In some cases, rewards can take the shape of opportunity to move up in the company. Someone working hard and wanting to get ahead in an organization might feel rewarded if they are promoted. That promotion (and the recognition that comes with it) is a means of recognizing the work the employee does and makes the employee feel better about their job and the company, thus enriching their overall job satisfaction.

One aspect of job satisfaction that is not really reward-related is job security. Let's face it - some people obtain job satisfaction from knowing the company they are in is stable and not going anywhere. There are individuals who feel this is the most important aspect of a job, and having a stable company makes them feel secure, which helps promote job satisfaction.

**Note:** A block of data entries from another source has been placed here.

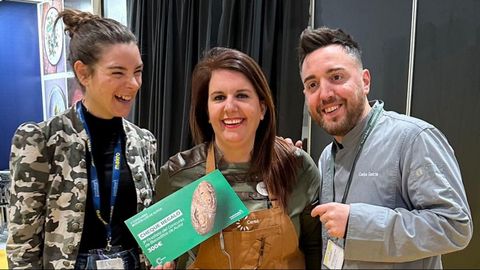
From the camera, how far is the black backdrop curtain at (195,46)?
114 inches

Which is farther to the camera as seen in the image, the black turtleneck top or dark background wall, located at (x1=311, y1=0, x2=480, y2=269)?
dark background wall, located at (x1=311, y1=0, x2=480, y2=269)

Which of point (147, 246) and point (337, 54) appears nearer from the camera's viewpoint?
point (147, 246)

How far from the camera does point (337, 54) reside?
137 cm

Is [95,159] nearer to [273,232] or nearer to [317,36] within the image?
[273,232]

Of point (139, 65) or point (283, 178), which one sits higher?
point (139, 65)

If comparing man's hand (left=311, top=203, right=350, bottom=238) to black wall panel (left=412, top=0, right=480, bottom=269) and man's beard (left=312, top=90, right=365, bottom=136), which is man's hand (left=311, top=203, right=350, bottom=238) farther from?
black wall panel (left=412, top=0, right=480, bottom=269)

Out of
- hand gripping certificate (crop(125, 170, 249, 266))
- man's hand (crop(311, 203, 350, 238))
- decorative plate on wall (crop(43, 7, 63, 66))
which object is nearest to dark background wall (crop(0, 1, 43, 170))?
decorative plate on wall (crop(43, 7, 63, 66))

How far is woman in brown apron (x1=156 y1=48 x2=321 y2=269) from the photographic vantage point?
1352mm

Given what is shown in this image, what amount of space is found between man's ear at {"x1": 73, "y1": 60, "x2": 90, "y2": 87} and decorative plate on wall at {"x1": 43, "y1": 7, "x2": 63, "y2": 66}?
2929 millimetres

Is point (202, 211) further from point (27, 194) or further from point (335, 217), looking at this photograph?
point (27, 194)

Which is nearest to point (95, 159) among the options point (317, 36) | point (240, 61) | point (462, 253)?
point (240, 61)

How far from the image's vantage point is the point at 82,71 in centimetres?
152

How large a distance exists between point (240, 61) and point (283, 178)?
0.42 meters

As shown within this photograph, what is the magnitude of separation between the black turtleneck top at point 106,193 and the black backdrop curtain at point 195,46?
1.56 metres
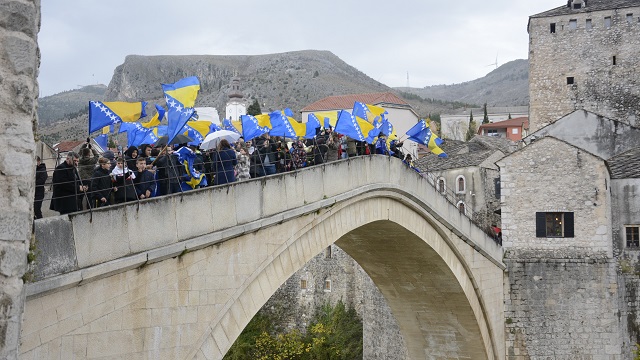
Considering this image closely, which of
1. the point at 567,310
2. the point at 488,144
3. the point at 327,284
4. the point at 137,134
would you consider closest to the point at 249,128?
the point at 137,134

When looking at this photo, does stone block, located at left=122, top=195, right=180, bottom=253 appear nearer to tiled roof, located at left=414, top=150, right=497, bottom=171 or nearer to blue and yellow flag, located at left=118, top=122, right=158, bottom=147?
blue and yellow flag, located at left=118, top=122, right=158, bottom=147

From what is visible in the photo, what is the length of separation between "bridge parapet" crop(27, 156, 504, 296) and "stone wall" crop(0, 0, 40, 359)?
93.1 inches

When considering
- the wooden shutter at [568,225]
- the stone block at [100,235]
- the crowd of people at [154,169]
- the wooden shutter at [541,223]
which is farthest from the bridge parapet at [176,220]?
the wooden shutter at [568,225]

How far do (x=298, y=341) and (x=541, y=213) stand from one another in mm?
18348

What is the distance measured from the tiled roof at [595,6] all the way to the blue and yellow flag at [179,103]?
2624 centimetres

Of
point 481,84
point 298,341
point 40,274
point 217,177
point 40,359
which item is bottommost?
point 298,341

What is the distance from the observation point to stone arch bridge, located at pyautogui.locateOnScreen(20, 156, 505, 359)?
7.05m

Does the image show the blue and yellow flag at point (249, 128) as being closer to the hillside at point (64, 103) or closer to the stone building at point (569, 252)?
the stone building at point (569, 252)

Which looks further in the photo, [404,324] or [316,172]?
[404,324]

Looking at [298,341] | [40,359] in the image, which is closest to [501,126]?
[298,341]

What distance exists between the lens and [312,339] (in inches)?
1403

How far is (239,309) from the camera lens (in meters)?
10.0

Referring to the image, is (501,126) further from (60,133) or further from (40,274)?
(40,274)

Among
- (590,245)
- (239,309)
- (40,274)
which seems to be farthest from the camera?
(590,245)
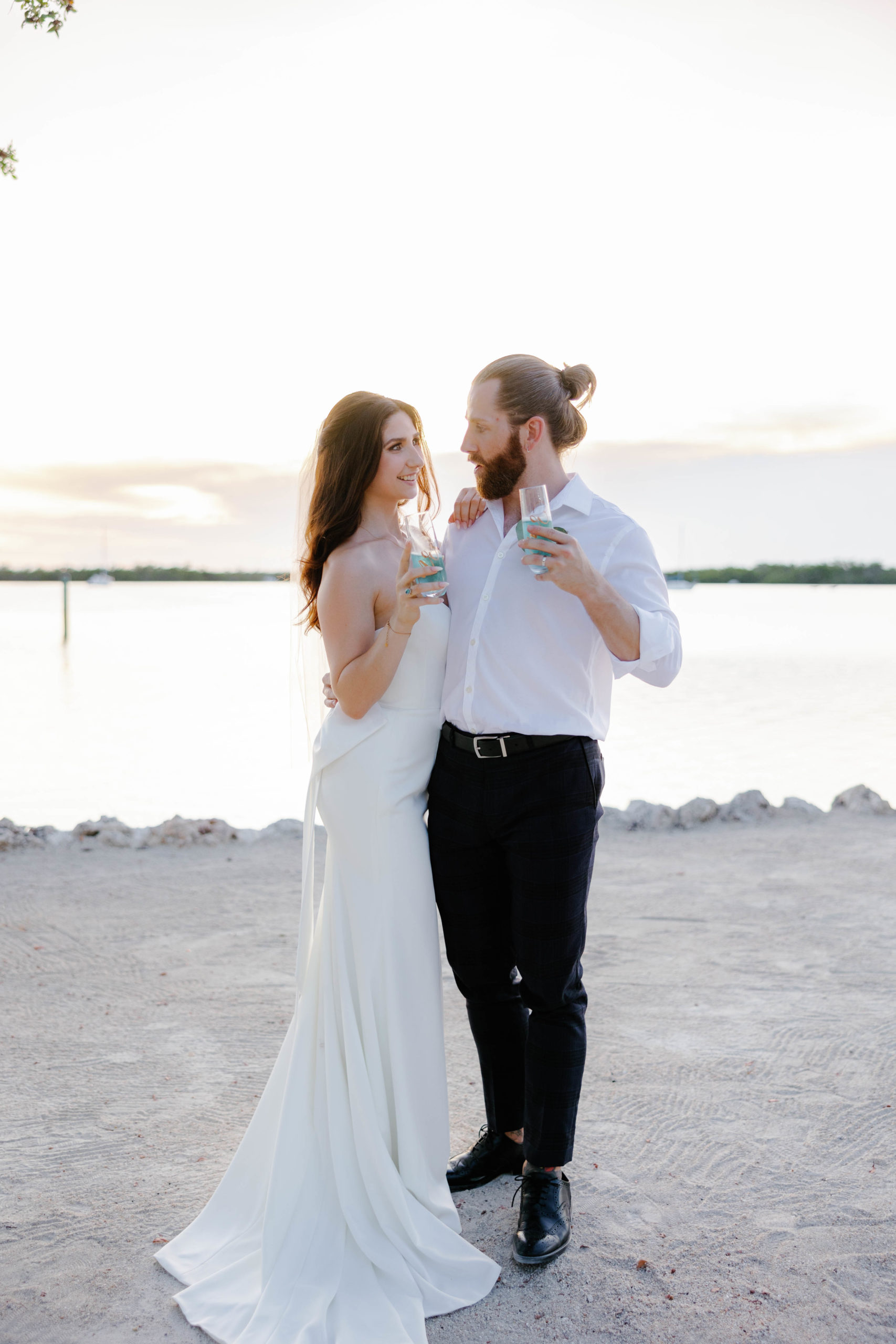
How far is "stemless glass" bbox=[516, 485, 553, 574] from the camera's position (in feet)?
7.68

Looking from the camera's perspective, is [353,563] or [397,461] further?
[397,461]

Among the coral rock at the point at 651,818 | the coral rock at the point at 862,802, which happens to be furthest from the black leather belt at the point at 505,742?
the coral rock at the point at 862,802

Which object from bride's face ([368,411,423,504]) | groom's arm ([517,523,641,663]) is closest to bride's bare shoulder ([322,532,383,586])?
bride's face ([368,411,423,504])

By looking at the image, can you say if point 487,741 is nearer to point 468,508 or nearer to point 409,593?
point 409,593

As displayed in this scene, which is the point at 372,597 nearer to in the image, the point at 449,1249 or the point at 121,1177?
the point at 449,1249

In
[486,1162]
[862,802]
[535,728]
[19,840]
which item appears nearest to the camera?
[535,728]

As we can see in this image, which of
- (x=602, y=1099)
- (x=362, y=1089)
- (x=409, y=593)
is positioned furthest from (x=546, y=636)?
(x=602, y=1099)

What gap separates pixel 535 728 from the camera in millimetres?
2592

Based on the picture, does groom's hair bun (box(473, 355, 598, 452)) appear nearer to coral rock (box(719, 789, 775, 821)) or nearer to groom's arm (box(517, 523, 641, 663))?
groom's arm (box(517, 523, 641, 663))

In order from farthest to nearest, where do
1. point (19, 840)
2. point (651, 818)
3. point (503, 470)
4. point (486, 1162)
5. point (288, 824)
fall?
point (651, 818)
point (288, 824)
point (19, 840)
point (486, 1162)
point (503, 470)

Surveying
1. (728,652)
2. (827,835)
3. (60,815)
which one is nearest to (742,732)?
(827,835)

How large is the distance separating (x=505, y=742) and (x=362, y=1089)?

Job Satisfaction and Performance

The relationship between how satisfied a person is with their job and their actual job performance is open to discussion and debate. You see, it's hard to correlate those two aspects primarily because when people are asked if they get job satisfaction from working at ABC Company, a certain percentage will say yes just because they think if they say no, there could be a negative consequence. After all, if you tell your boss you are not satisfied with your job, what if his reply is 'Then I guess you better leave'? Thus, while we understand there is a correlation between satisfaction and performance, it's hard to definitively nail it down without some sort of survey error being present.

One thing is certain: There are two basic views of satisfaction and performance, and they are inverted to one another. One believes that satisfaction leads to performance, while the other believes performance leads to satisfaction. In effect, we are saying if someone is happy with their job they will perform better, but in order to be satisfied, they have to perform in their job to get that satisfaction. It is somewhat of a revolving door, and again, it is hard to distinguish between whether satisfaction drives performance or if performance drives satisfaction.

Regardless of your viewpoint, it does not take a lot of thought to realize that if someone has a high level of job satisfaction, they will probably have a high level of performance. On the other hand, if someone is not satisfied with their job, they probably will not have the same high level of performance.